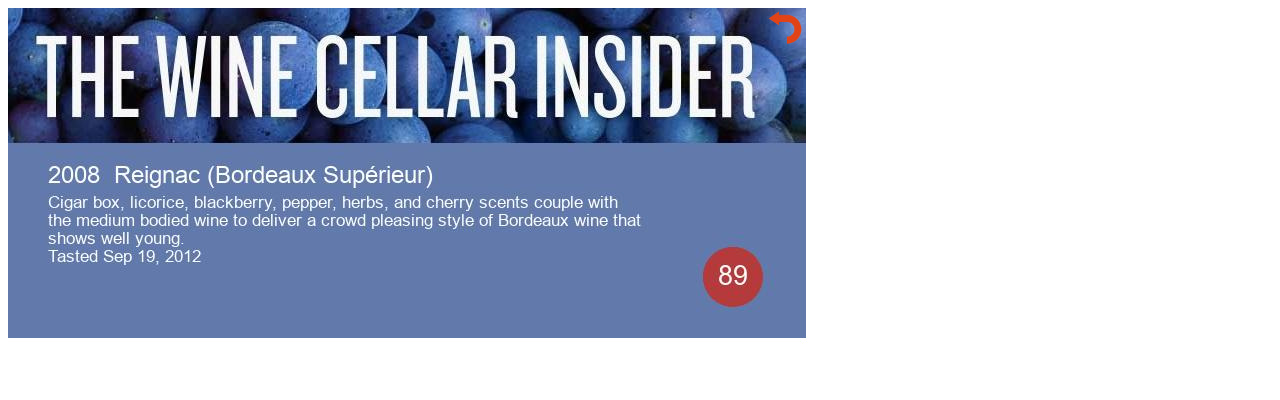

--- FILE ---
content_type: text/html; charset=UTF-8
request_url: https://www.thewinecellarinsider.com/cellar/notes_image.php?iNote=3039514
body_size: 311
content:

<html>
<head>
<title>WCI - The Wine Cellar Insider</title>
<link rel="shortcut icon" href="/favicon.ico"/>
<link rel="canonical" href="https://www.thewinecellarinsider.com/" />
<link rel="icon" href="https://cdn.thewinecellarinsider.com/wp-content/uploads/2016/03/cropped-web_hi_res_512-32x32.png" sizes="32x32" />
<link rel="icon" href="https://cdn.thewinecellarinsider.com/wp-content/uploads/2016/03/cropped-web_hi_res_512-192x192.png" sizes="192x192" />
<link rel="apple-touch-icon-precomposed" href="https://cdn.thewinecellarinsider.com/wp-content/uploads/2016/03/cropped-web_hi_res_512-180x180.png" />
<meta name="msapplication-TileImage" content="http://cdn.thewinecellarinsider.com/wp-content/uploads/2016/03/cropped-web_hi_res_512-270x270.png"/>
<meta name="description" content="" />
</head>
<body>
<div>
	<img  class="imgA1" src="https://www.thewinecellarinsider.com/cellar/notes_imageGenrate.php?iNote=3039514" /> 
<a href="javascript:close_window();" ><img class="imgB1" src="back_arrow.png"> </a>
</div>
<style>
img {
  position: absolute;
 
}
.imgA1 {
  z-index: 1;
}
.imgB1 {
 /* z-index: 3;
  width :15px;
  left: 785px;*/

	z-index: 3;
    width: 40px;
    left: 765px;
    top: 10px;

}
</style>
<script>
function close_window() {
	window.close();
  /*if (confirm("Close Window?")) {
    window.close();
  }*/
}
</script>
</body>
</html>
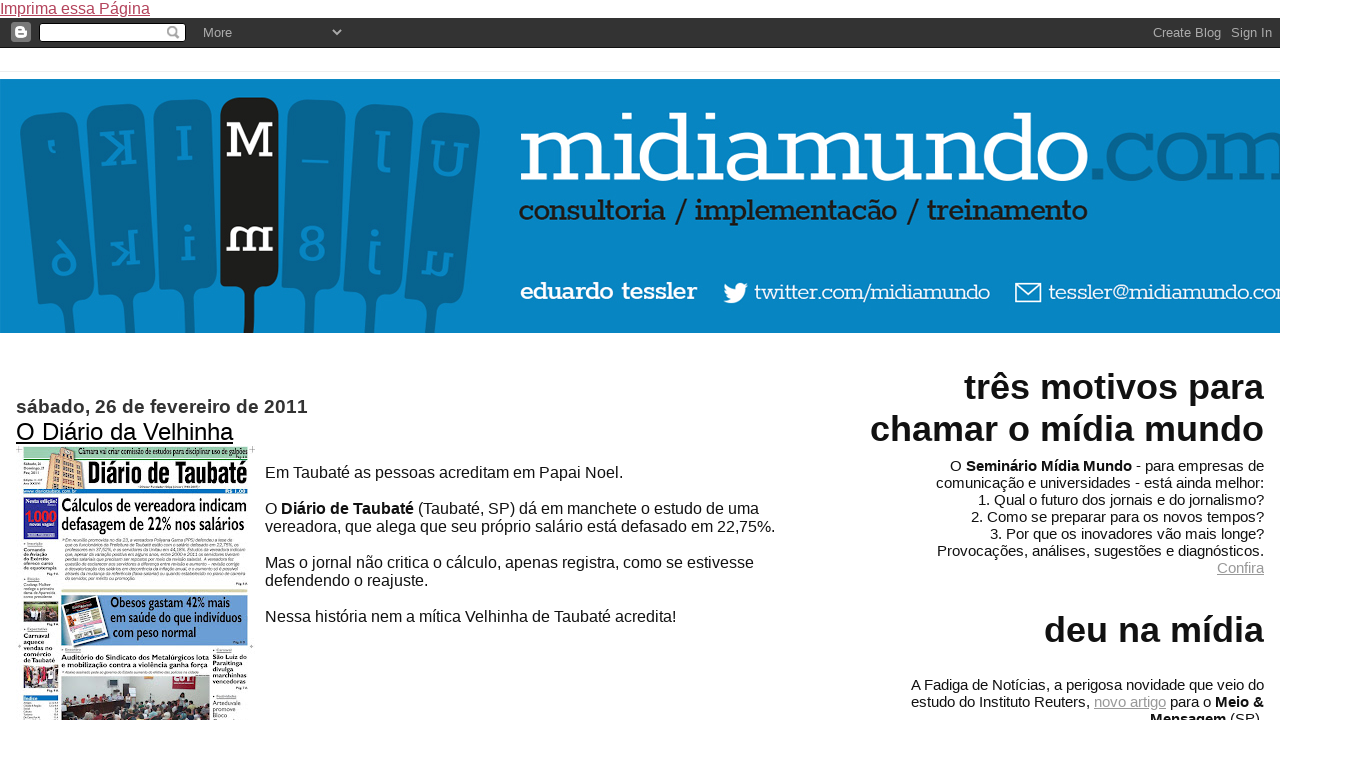

--- FILE ---
content_type: text/html; charset=utf-8
request_url: https://www.google.com/recaptcha/api2/aframe
body_size: 267
content:
<!DOCTYPE HTML><html><head><meta http-equiv="content-type" content="text/html; charset=UTF-8"></head><body><script nonce="YsoxYSfcjb3IeOhzkD4eAQ">/** Anti-fraud and anti-abuse applications only. See google.com/recaptcha */ try{var clients={'sodar':'https://pagead2.googlesyndication.com/pagead/sodar?'};window.addEventListener("message",function(a){try{if(a.source===window.parent){var b=JSON.parse(a.data);var c=clients[b['id']];if(c){var d=document.createElement('img');d.src=c+b['params']+'&rc='+(localStorage.getItem("rc::a")?sessionStorage.getItem("rc::b"):"");window.document.body.appendChild(d);sessionStorage.setItem("rc::e",parseInt(sessionStorage.getItem("rc::e")||0)+1);localStorage.setItem("rc::h",'1768751611479');}}}catch(b){}});window.parent.postMessage("_grecaptcha_ready", "*");}catch(b){}</script></body></html>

---*---

## Instructions to follow:
Copy the material exactly. Do not include the pictures.

## Exercise solution:
--- FILE ---
content_type: text/html; charset=UTF-8
request_url: https://www.thewinecellarinsider.com/cellar/notes_image.php?iNote=3039514
body_size: 311
content:

<html>
<head>
<title>WCI - The Wine Cellar Insider</title>
<link rel="shortcut icon" href="/favicon.ico"/>
<link rel="canonical" href="https://www.thewinecellarinsider.com/" />
<link rel="icon" href="https://cdn.thewinecellarinsider.com/wp-content/uploads/2016/03/cropped-web_hi_res_512-32x32.png" sizes="32x32" />
<link rel="icon" href="https://cdn.thewinecellarinsider.com/wp-content/uploads/2016/03/cropped-web_hi_res_512-192x192.png" sizes="192x192" />
<link rel="apple-touch-icon-precomposed" href="https://cdn.thewinecellarinsider.com/wp-content/uploads/2016/03/cropped-web_hi_res_512-180x180.png" />
<meta name="msapplication-TileImage" content="http://cdn.thewinecellarinsider.com/wp-content/uploads/2016/03/cropped-web_hi_res_512-270x270.png"/>
<meta name="description" content="" />
</head>
<body>
<div>
	<img  class="imgA1" src="https://www.thewinecellarinsider.com/cellar/notes_imageGenrate.php?iNote=3039514" /> 
<a href="javascript:close_window();" ><img class="imgB1" src="back_arrow.png"> </a>
</div>
<style>
img {
  position: absolute;
 
}
.imgA1 {
  z-index: 1;
}
.imgB1 {
 /* z-index: 3;
  width :15px;
  left: 785px;*/

	z-index: 3;
    width: 40px;
    left: 765px;
    top: 10px;

}
</style>
<script>
function close_window() {
	window.close();
  /*if (confirm("Close Window?")) {
    window.close();
  }*/
}
</script>
</body>
</html>

--- FILE ---
content_type: text/html; charset=utf-8
request_url: https://www.google.com/recaptcha/api2/aframe
body_size: 267
content:
<!DOCTYPE HTML><html><head><meta http-equiv="content-type" content="text/html; charset=UTF-8"></head><body><script nonce="YsoxYSfcjb3IeOhzkD4eAQ">/** Anti-fraud and anti-abuse applications only. See google.com/recaptcha */ try{var clients={'sodar':'https://pagead2.googlesyndication.com/pagead/sodar?'};window.addEventListener("message",function(a){try{if(a.source===window.parent){var b=JSON.parse(a.data);var c=clients[b['id']];if(c){var d=document.createElement('img');d.src=c+b['params']+'&rc='+(localStorage.getItem("rc::a")?sessionStorage.getItem("rc::b"):"");window.document.body.appendChild(d);sessionStorage.setItem("rc::e",parseInt(sessionStorage.getItem("rc::e")||0)+1);localStorage.setItem("rc::h",'1768751611479');}}}catch(b){}});window.parent.postMessage("_grecaptcha_ready", "*");}catch(b){}</script></body></html>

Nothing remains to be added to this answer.